Custom networks-on-chip architectures with multicast routing

  • Authors:
  • Shan Yan;Bill Lin

  • Affiliations:
  • Department of Electrical and Computer Engineering, University of California, San Diego, La Jolla, CA;Department of Electrical and Computer Engineering, University of California, San Diego, La Jolla, CA

  • Venue:
  • IEEE Transactions on Very Large Scale Integration (VLSI) Systems
  • Year:
  • 2009

Quantified Score

Hi-index 0.00

Visualization

Abstract

In this paper, we consider the problem of synthesizing custom networks-on-chip (NoC) architectures that are optimized for a given application. We consider both unicast and multicast traffic flows in the input specification. Multicast traffic flows are used in a variety of applications, and their direct support with only replication of packets at optimal bifurcation points rather than full end-to-end replication can significantly reduce network contention and resource requirements. Our problem formulation is based on the decomposition of the problem into the inter-related steps of finding good flow partitions, deriving a good physical network topology for each group in the partition, and providing an optimized network implementation for the derived topologies. Our solutions may be comprised of multiple custom networks, each interconnecting a subset of communicating modules. We propose several algorithms that can systematically examine different flow partitions, and we propose Rectilinear-Steiner-Tree (RST)-based algorithms for generating efficient network topologies.
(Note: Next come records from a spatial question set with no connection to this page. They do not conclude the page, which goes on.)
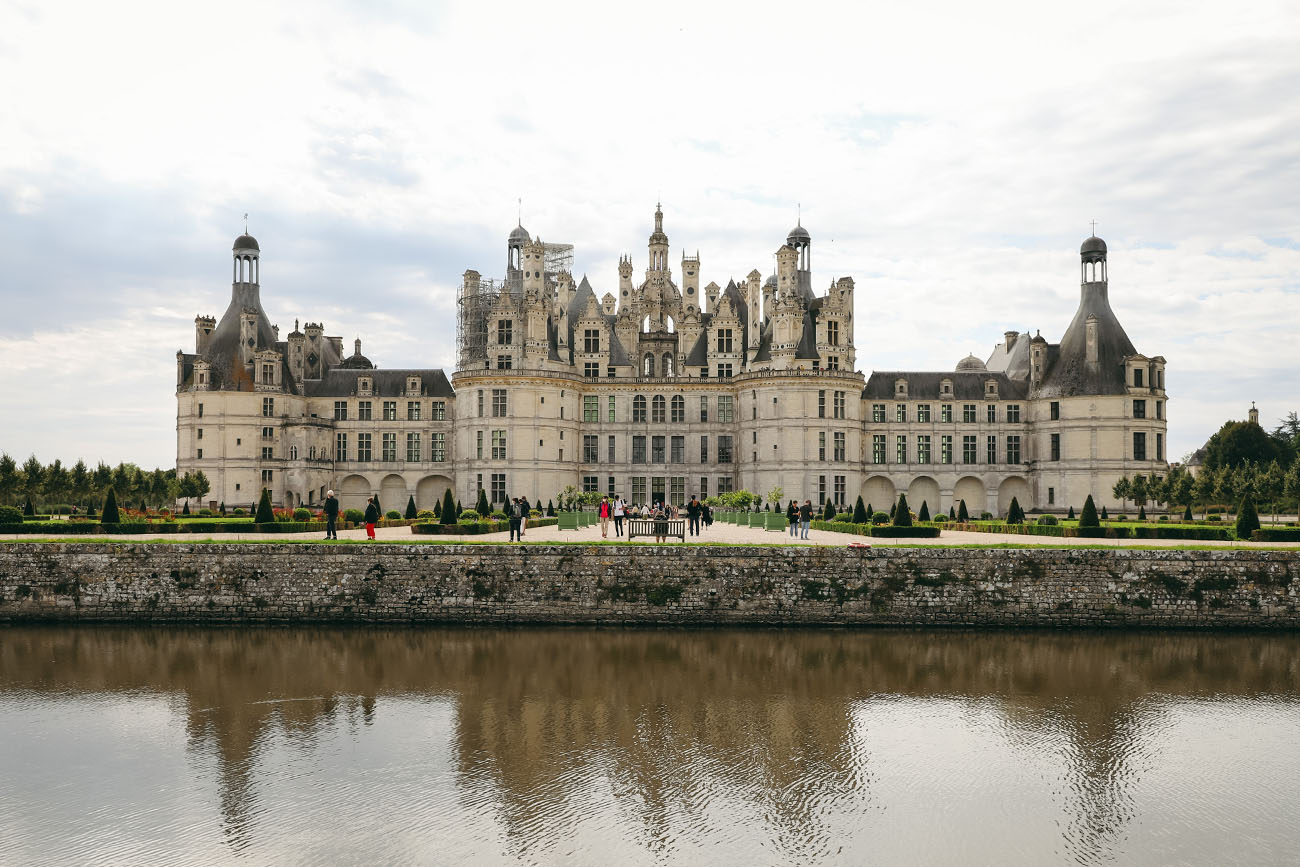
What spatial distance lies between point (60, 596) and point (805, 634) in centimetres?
2366

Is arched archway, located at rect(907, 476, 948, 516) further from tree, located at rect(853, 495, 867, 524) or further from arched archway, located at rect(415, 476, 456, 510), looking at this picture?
arched archway, located at rect(415, 476, 456, 510)

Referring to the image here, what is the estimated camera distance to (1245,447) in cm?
7925

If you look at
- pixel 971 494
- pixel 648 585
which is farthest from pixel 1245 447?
pixel 648 585

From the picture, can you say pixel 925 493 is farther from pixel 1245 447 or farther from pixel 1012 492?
pixel 1245 447

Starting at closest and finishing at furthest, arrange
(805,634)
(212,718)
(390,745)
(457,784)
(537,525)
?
(457,784) → (390,745) → (212,718) → (805,634) → (537,525)

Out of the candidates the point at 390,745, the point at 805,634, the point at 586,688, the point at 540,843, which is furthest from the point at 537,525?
the point at 540,843

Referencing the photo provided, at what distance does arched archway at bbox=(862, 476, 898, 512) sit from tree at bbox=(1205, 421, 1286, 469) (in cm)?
3074

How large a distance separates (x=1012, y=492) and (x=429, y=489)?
1645 inches

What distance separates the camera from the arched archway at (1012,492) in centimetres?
6731

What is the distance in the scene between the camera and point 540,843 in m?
13.3

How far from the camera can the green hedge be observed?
1377 inches

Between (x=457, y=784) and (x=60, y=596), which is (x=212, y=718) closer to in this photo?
(x=457, y=784)

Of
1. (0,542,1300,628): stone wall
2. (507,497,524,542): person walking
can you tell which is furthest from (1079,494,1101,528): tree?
(507,497,524,542): person walking

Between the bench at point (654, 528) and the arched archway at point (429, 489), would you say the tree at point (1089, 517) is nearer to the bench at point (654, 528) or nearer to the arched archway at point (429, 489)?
the bench at point (654, 528)
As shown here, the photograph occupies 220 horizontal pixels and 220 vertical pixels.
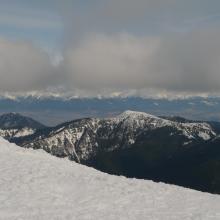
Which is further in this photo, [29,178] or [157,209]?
[29,178]

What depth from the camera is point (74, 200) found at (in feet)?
112

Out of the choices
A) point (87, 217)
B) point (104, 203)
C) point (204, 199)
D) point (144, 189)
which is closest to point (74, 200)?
point (104, 203)

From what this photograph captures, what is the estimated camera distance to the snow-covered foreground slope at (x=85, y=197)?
3038 centimetres

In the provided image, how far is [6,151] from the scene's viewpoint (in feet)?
167

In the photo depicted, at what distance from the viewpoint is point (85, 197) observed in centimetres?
3500

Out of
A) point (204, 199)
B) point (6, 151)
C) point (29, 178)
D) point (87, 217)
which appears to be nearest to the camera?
point (87, 217)

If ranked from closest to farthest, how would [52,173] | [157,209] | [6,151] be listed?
[157,209] < [52,173] < [6,151]

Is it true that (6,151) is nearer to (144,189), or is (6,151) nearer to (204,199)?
(144,189)

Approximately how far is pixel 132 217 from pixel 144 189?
8577mm

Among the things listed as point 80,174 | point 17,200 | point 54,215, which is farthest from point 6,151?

Our design flow integrates floorplanning, and our solutions consider deadlock-free routing. Experimental results on a variety of NoC benchmarks showed that our synthesis results can on average achieve a 4.82 times reduction in power consumption over different mesh implementations on unicast benchmarks and a 1.92 times reduction in power consumption on multicast benchmarks. Significant improvements in performance were also achieved, with an average of 2.92 times reduction in hop count on unicast benchmarks and 1.82 times reduction in hop count on multicast benchmarks. To further gauge the effectiveness of our heuristic algorithms, we also implemented an exact algorithm that enumerates all distinct set partitions. For the benchmarks where exact results could be obtained, our algorithms on average can achieve results within 3 % of exact results, but with much shorter execution times.